Gitti okulumun geriye kalan bahçeleri!
Şimdi oraları otopark oldu.
Sadece benim okulumun değil, bütün okulların kısa tarihi işte bu.
Binalar bürokrasiye takıldı
Evinde az-çok hasar olan herkes birbirine ve bize aynı soruyu soruyor:
Şimdi ne olacak? Evimizi tamir edebilir miyiz? Nasıl? Kime?
Çoğu insan, devletten bir yardım filan beklemiyor. Başının çaresine bakacak, parasını vermeye razı.
Arkadaşımız Sevinç Yavuz günlerdir bu soruların cevabını araştırıyor.

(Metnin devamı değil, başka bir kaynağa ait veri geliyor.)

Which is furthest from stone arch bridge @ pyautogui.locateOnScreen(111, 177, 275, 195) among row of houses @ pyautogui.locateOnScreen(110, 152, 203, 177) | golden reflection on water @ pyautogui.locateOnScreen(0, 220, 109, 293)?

Ne yazık ki size öncelikle şunu söyleyebiliriz: Bu soruların cevabını henüz hiç kimse bilmiyor. Öğrenebildiklerimizi ise bugün size aktarıyoruz.
Ancak bir gerçek var ki, o da, evlerinde hafif hasar olanların bu sorunu kendi kendilerine çözümlemek zorunda kalacakları.
İkinci önemli gerçek, bu bina meselesinin Marmara Bölgesi'ni haftalarca ve aylarca meşgul edeceği. Yıkılması gereken binalar hakkındaki kesin karar bile ancak haftalar sonra kesinleşecek.
Bir başka sorun, bütün kontrolün Bayındırlık Bakanlığı tarafından ele alınmış olması. Bu da işleri büsbütün geciktiriyor.
Ama Bakanlık tek başına her işe yetişemez. Eninde sonunda elindeki bu denetim ve uygulama yetkisini dağıtmak zorunda kalacaktır.